● What you have to do:
Find every line in the data below that contains the word "pavement", and copy each of those lines out in full.

Dataset entries:
=====

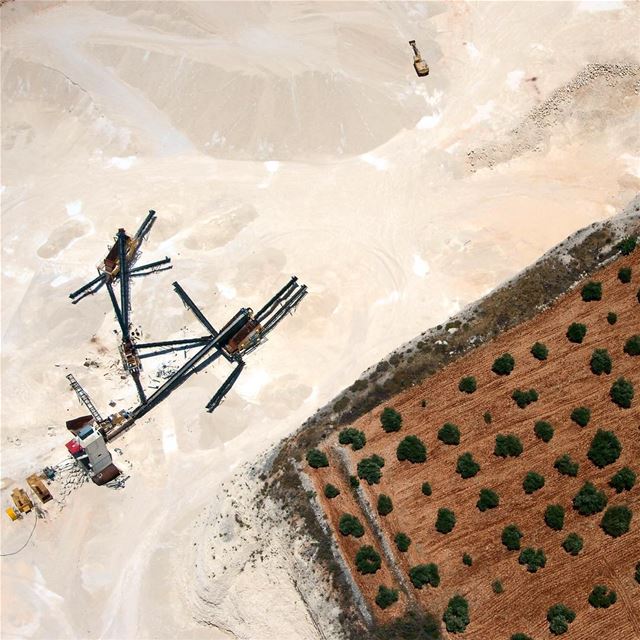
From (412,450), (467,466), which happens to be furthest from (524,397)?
(412,450)

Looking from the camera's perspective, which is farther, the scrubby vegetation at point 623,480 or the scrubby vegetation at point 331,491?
the scrubby vegetation at point 331,491

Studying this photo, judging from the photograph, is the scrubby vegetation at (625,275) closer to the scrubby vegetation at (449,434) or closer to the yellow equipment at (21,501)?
the scrubby vegetation at (449,434)

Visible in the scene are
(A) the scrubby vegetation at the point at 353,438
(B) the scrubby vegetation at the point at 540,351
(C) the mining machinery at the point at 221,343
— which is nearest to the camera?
(A) the scrubby vegetation at the point at 353,438

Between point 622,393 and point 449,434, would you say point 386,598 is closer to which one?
point 449,434

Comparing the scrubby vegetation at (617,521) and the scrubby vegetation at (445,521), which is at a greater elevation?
the scrubby vegetation at (445,521)

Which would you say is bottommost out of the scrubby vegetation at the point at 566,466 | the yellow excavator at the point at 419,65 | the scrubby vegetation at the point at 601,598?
the scrubby vegetation at the point at 601,598

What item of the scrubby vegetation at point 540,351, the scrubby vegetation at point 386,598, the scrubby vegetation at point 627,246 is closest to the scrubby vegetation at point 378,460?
the scrubby vegetation at point 386,598

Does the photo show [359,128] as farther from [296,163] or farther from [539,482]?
[539,482]
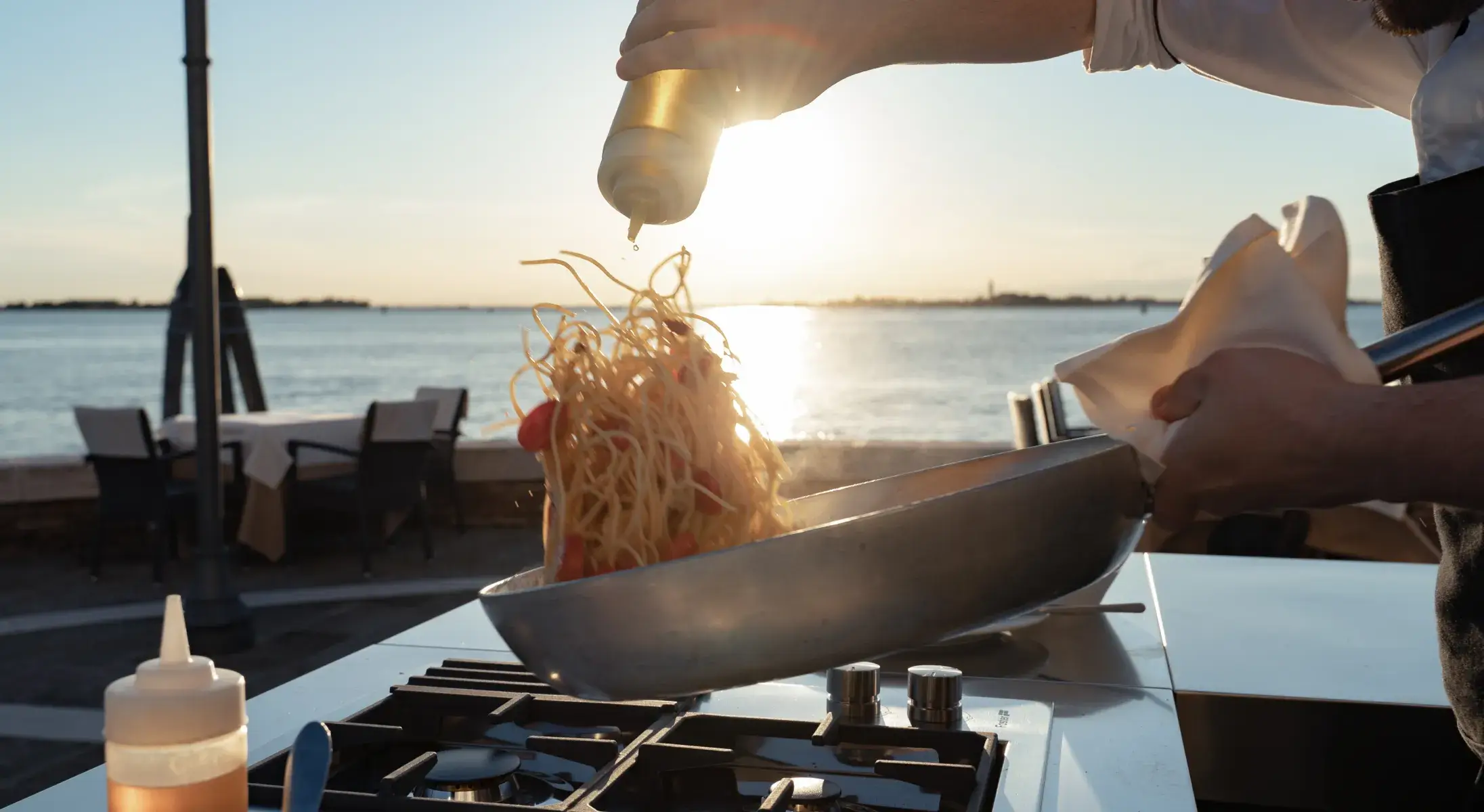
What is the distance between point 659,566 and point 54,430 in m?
45.0

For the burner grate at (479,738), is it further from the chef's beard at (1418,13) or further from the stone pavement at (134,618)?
the stone pavement at (134,618)

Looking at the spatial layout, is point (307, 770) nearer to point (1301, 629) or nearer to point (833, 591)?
point (833, 591)

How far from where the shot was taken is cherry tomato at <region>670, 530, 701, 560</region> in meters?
1.11

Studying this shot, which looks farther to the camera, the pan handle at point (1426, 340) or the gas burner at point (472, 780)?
the gas burner at point (472, 780)

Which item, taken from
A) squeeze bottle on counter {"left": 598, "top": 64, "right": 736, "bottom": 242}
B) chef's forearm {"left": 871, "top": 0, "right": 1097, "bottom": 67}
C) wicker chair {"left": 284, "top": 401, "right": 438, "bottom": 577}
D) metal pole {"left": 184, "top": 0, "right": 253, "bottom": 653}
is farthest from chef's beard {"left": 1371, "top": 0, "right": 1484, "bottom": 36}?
wicker chair {"left": 284, "top": 401, "right": 438, "bottom": 577}

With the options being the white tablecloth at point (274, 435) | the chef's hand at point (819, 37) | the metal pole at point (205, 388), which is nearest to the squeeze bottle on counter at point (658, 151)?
the chef's hand at point (819, 37)

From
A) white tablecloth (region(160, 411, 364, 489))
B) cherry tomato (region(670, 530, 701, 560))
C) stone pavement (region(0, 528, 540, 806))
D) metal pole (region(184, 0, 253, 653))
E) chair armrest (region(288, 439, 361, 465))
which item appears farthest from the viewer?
white tablecloth (region(160, 411, 364, 489))

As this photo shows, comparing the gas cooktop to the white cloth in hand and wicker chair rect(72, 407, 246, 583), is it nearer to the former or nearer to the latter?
the white cloth in hand

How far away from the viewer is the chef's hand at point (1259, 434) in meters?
0.88

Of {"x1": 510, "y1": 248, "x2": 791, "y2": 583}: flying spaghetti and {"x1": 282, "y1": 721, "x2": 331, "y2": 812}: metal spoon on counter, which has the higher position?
{"x1": 510, "y1": 248, "x2": 791, "y2": 583}: flying spaghetti

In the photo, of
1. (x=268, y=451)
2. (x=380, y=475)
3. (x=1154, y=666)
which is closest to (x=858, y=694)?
(x=1154, y=666)

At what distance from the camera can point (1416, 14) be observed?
103cm

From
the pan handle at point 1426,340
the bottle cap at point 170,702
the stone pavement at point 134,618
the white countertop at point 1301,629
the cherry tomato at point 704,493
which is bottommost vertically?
the stone pavement at point 134,618

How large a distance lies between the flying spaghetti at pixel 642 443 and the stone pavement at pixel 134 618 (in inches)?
104
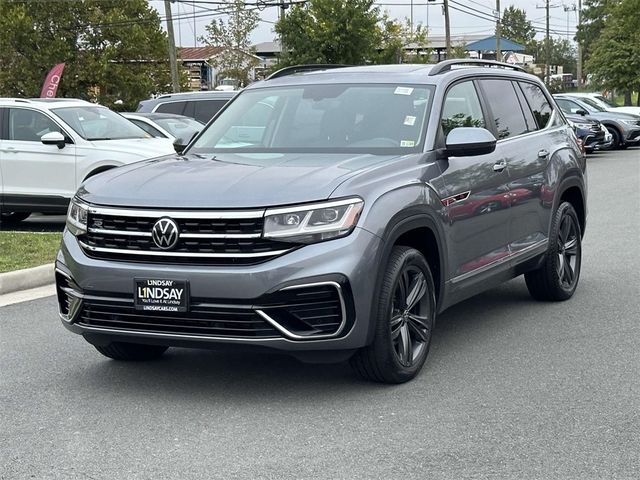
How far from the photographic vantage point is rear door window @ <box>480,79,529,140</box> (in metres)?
7.09

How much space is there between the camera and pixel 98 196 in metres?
5.39

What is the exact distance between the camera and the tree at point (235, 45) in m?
63.3

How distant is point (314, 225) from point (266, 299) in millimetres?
438

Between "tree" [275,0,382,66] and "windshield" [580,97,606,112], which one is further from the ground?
"tree" [275,0,382,66]

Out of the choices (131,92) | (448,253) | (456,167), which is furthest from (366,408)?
(131,92)

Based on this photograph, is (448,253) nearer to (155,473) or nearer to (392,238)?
(392,238)

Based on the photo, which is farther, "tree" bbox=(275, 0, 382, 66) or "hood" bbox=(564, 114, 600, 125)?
"tree" bbox=(275, 0, 382, 66)

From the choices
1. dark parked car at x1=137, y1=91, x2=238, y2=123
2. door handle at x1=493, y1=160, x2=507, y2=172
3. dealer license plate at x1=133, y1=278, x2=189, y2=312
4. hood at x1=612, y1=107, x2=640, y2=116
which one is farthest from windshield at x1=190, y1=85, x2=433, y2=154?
hood at x1=612, y1=107, x2=640, y2=116

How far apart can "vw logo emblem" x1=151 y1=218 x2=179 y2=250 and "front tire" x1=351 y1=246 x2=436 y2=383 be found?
1094mm

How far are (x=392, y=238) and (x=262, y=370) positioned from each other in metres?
1.23

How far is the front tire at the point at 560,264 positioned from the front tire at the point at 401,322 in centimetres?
217

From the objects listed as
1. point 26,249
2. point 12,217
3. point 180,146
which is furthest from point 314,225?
point 12,217

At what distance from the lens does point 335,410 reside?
5074mm

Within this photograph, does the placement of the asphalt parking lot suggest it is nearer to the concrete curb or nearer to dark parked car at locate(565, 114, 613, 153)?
the concrete curb
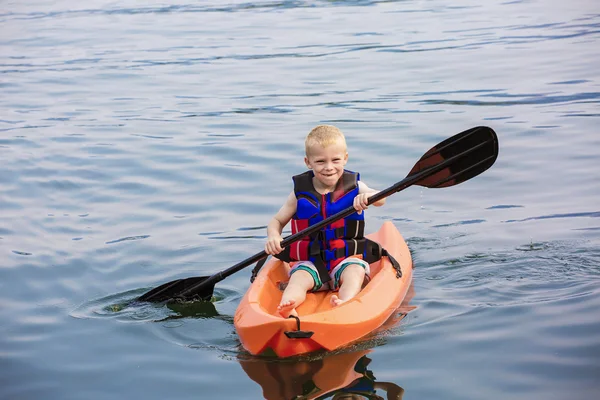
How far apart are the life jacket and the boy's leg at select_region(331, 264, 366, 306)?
4.8 inches

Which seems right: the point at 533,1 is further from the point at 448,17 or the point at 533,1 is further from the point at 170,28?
the point at 170,28

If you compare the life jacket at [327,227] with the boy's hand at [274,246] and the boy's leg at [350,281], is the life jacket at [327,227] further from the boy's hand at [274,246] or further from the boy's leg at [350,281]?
the boy's hand at [274,246]

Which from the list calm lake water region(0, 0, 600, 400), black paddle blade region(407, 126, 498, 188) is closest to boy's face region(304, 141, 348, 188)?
black paddle blade region(407, 126, 498, 188)

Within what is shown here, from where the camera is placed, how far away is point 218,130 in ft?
36.1

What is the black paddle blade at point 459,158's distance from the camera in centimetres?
529

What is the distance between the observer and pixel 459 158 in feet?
17.4

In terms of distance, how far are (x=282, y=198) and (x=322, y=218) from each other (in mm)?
2556

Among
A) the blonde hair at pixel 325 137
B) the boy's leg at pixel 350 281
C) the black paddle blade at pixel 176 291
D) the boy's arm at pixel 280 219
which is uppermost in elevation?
the blonde hair at pixel 325 137

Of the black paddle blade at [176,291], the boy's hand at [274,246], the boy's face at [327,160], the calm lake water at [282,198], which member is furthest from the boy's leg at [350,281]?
the black paddle blade at [176,291]

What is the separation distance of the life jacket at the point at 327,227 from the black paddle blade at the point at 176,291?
0.70 meters

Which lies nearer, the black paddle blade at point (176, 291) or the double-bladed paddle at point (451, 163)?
the double-bladed paddle at point (451, 163)

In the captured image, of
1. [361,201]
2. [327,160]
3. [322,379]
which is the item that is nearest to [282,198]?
[327,160]

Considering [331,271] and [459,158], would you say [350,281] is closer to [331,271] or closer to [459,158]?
[331,271]

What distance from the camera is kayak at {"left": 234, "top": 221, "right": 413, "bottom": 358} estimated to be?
4750mm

=====

● Output of the exercise:
For the burner grate at (479,738), is it further from the chef's beard at (1418,13) or further from the stone pavement at (134,618)?
the stone pavement at (134,618)
C) stone pavement (region(0, 528, 540, 806))
the stone pavement at point 134,618
the stone pavement at point 134,618
How large a distance lies between the flying spaghetti at pixel 642 443 and the stone pavement at pixel 134 618 (in inches)?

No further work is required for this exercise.